* EXCERPT *

Alexander Gibson

Supervisor:

Dr. Graham Dellaire

Program of Study:

MSc, Pathology

Project Title:

Splicing kinase pre-mRNA processing factor 4 kinase (PRP4K) insufficiency and cell stress signaling.

Lay Research Summary:

The pre-mRNA processing factor kinase PRP4K is a gene that is highly conserved and found in many organisms from single cell organisms to humans. Although PRP4K is an essential gene due to its role in regulating the splicing of the messenger RNA molecules that instruct the cell to make different proteins. Despite being an essential protein in human cells, work from the Dellaire laboratory and others has demonstrated that partial loss of PRP4K expression is common in breast and ovarian cancer, and leads to messenger RNA and cellular changes that make these cancers more aggressive. Why PRP4K is essential in so many organisms, and how its partial loss contributes to cancer development, remains unknown. When tumours grow however, their mitochondria that produce energy for the cell have altered function, and can create reactive oxygen species (ROS) that activate the cell’s defense mechanisms to turn on anti-oxidant signaling pathways that affect cancer cell survival. In this study, we will determine how PRP4K loss alters cancer cell oxidative stress signaling and mitochondrial function. Ultimately, this study will provide new fundamental knowledge that may explain why PRP4K is essential in so many organisms as well as potentially new molecular pathways for targeting cancer cells that have low PRP4K expression.

* RECORDS *
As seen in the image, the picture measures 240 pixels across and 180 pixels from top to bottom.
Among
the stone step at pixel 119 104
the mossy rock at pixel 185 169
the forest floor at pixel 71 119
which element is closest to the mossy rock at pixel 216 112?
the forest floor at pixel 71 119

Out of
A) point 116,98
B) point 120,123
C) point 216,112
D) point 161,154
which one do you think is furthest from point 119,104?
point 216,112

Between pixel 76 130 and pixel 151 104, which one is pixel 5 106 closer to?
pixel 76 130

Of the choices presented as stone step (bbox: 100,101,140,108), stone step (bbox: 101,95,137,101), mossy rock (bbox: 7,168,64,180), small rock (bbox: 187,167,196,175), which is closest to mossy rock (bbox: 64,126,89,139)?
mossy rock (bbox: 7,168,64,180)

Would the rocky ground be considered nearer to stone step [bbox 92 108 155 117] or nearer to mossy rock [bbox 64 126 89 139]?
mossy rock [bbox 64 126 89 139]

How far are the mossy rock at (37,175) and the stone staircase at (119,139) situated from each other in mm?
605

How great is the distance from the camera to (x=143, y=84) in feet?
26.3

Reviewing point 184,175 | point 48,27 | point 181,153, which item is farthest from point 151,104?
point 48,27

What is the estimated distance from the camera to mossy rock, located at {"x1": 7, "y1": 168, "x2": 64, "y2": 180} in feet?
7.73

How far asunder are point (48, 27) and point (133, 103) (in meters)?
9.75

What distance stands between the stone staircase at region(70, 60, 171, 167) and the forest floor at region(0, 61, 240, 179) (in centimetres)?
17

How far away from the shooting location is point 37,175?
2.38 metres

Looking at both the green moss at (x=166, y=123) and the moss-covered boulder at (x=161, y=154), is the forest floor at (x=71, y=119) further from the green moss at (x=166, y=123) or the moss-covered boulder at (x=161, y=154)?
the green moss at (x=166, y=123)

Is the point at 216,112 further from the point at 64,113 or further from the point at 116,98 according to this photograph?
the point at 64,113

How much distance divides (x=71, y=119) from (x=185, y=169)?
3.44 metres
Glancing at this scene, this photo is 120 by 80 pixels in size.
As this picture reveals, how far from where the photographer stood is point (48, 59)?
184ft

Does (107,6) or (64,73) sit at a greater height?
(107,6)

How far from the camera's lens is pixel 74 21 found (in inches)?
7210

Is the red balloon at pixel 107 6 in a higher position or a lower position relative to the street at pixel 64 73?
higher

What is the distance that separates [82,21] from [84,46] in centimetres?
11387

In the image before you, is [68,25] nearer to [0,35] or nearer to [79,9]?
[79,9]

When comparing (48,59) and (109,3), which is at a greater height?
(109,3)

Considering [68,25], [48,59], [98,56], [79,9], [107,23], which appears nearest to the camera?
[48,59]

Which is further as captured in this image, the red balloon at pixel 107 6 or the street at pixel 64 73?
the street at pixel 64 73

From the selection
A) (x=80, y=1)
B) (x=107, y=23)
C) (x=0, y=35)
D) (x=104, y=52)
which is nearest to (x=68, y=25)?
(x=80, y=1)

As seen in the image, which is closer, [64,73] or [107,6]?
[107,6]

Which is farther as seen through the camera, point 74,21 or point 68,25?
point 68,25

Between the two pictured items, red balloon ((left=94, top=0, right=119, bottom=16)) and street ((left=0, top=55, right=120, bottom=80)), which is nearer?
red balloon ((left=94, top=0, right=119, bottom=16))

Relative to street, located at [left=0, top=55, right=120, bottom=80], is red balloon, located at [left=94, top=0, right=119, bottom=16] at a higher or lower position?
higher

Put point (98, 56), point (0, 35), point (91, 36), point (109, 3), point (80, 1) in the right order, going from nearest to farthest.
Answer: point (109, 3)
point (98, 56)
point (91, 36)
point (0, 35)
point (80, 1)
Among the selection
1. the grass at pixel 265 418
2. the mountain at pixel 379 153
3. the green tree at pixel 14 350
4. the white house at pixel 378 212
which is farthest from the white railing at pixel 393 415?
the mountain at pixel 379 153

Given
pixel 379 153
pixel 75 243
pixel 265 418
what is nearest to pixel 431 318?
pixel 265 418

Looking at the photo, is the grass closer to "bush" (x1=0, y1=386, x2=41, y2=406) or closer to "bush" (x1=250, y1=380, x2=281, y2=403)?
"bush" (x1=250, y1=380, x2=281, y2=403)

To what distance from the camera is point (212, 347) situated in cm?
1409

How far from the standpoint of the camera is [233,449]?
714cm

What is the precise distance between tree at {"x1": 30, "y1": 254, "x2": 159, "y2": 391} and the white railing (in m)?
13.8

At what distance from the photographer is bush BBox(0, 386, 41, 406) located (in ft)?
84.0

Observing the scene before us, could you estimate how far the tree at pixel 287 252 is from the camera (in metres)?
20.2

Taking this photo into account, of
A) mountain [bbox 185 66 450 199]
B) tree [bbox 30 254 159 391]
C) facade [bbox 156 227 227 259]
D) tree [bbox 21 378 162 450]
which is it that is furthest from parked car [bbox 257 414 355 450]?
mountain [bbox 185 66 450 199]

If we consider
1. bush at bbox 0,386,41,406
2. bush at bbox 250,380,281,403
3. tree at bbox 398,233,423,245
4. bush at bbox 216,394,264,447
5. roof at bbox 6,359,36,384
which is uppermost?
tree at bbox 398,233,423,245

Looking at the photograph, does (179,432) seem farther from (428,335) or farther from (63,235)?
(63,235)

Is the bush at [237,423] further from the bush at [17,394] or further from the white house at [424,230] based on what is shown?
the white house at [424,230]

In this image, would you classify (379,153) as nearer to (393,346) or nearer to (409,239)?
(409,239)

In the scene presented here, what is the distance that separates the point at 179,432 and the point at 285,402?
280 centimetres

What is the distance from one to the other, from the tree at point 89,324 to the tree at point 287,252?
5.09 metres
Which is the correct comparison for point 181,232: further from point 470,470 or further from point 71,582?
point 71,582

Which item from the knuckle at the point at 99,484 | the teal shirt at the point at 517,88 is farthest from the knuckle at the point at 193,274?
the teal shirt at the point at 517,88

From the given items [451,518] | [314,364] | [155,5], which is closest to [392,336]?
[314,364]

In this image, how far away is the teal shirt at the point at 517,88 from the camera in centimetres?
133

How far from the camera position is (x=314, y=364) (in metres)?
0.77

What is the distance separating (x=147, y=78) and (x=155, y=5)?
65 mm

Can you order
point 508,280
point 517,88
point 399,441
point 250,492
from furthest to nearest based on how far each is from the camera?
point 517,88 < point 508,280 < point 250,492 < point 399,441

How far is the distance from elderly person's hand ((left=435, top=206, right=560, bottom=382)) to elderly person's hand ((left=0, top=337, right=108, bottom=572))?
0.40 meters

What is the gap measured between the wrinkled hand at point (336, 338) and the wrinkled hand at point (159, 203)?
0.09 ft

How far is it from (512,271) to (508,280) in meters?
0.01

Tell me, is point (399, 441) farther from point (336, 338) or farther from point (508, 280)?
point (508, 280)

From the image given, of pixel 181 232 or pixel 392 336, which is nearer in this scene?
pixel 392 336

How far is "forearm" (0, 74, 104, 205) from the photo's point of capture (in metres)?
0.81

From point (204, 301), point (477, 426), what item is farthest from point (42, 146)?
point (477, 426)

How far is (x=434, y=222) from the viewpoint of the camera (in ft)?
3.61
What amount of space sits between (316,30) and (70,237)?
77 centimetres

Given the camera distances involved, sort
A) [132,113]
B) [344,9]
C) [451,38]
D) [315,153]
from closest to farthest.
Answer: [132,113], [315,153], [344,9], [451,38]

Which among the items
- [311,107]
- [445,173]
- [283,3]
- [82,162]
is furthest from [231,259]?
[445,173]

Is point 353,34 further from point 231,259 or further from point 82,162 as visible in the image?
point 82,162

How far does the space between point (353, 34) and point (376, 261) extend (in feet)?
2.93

* WORK TASK *
According to the research summary, why is PRP4K considered an essential gene? Answer in one to three sentences.

* REPLY *
PRP4K is considered essential because it regulates the splicing of messenger RNA molecules. Those messenger RNA molecules instruct the cell to make different proteins.